Program metrics for execution in a dedicated environment on the RAL Cray X-MP are tabulated below.
Table: Program Performance Metrics
Sea #1. #boundary points = 1286 #grid points = 94050 Sea #2. #land and boundary points = 43944 #grid points = 94050 Sea #1. #boundary points = 1286 #grid points = 94050 Sea #2. #land and boundary points = 43944 #grid points = 94050
The land distribution for Sea #2 is a central "diamond" shaped island with two smaller rectangular islands centred between the sea-model boundary and the central island on a basin diagonal. This peculiar sea is used to give varying distributions of vector lengths to simulate CPU-memory workloads of real seas.
MFlops are computed from a weighted mean as described in the text.
Data Organisation: FDG
Access: Sequential Indexing / Mask
|#CPU||CPU time||Real time||MFlops||Speed-up|
Data Organisation: PPP
Access: Index List
|#CPU||CPU time||Real time||MFlops||Speed-up|
The speed-ups agree well with our estimates from Amdahl's Law for the FDG data structure.

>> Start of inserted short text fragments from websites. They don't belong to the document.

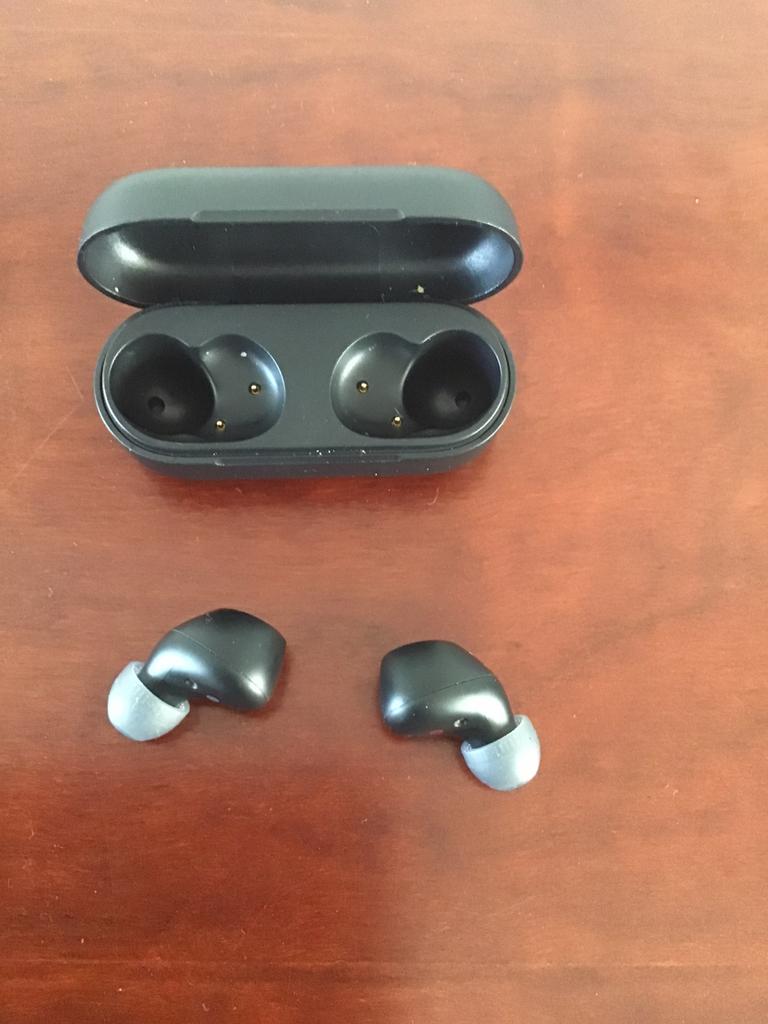 Sony WF-C510 draadloze oordopjes, Zwart, In gehoorgang (in-ear), Ophalen of Verzenden, Zo goed als nieuw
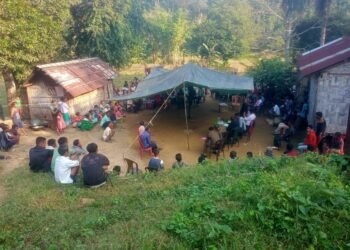 Clan against approval of 2 persons to take care of Rompa Asim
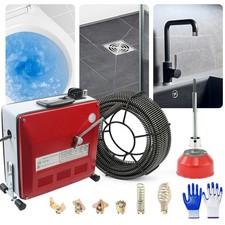 Rohrreinigungsgerät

The program is also well balanced, except for several seconds relative to the real time, in a few four CPU cases.
The FDG data structure is a trade-off of unnecessary work being done at a high computational rate (a low "communication" overhead because of the sequential addressing of memory banks) against more memory. That is, all field values are stored and computation occurs over land regions, but is masked to give zero field values. The PPP data structure is a trade-off of only doing necessary work at a lower computational rate (a high "communication" overhead because of the "random" indirect addressing of memory banks) against less memory. That is, only field values which participate in the computation of field finite differences are stored and computation only occurs over sea regions and the sea-land and sea-model boundaries.
Our hypothesis for the marked performance loss for four CPUs, is that the number of memory banks (thirty-two) on the RAL Cray X-MP is insufficient to support CPU-memory system communication when highly vectorised code is simultaneously executing in four CPUs. The X-MP/16 with sixty-four banks of memory is needed to provide enough memory bandwidth. We assume that the two CPU cases give a good measure of the multitasking overhead.

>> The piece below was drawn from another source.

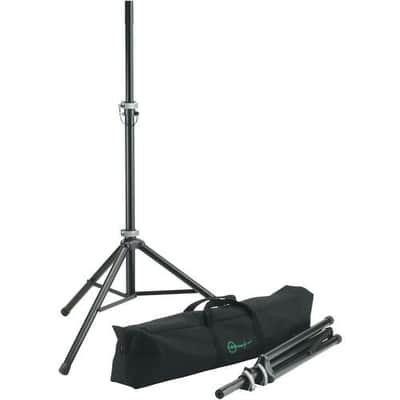 K&M 21459 Speaker Stand Package imagen 1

Nevertheless, multitasking with four CPUs is still worthwhile, since a program has approximately three times the throughput potential in a batch environment over a single CPU program. Also, if a program uses most, if not all, of the memory, multitasking becomes a social grace, as well as being "cheaper" in RAL Cray accounting units (the charging algorithm has a higher charge for a single CPU large memory (> 2 Mword) program than for a multitasking large memory program).
To test the above hypothesis, Cray Research (UK) Ltd. have kindly offered to benchmark our program on a Cray Y-MP series machine with at least 256 banks. A full account of our work (we have considered other data structures and program metrics) and a comparison with a Cray Y-MP will be produced elsewhere.
There are a number of motivations for multitasking large scale computational problems. Two are "financial" and "scientific". The financial motivation corresponds to the desire to utilise scarce and expensive resources effectively. The scientific motivation corresponds to the desire to maximise the quality and the quantity of science that be produced within the usual knowledge, resource and time constraints. Another motivation which can be said to combine the two above motivations is "competition". A research group who has invested in multitasking software development may enjoy a considerable advantage over a competing group who has not.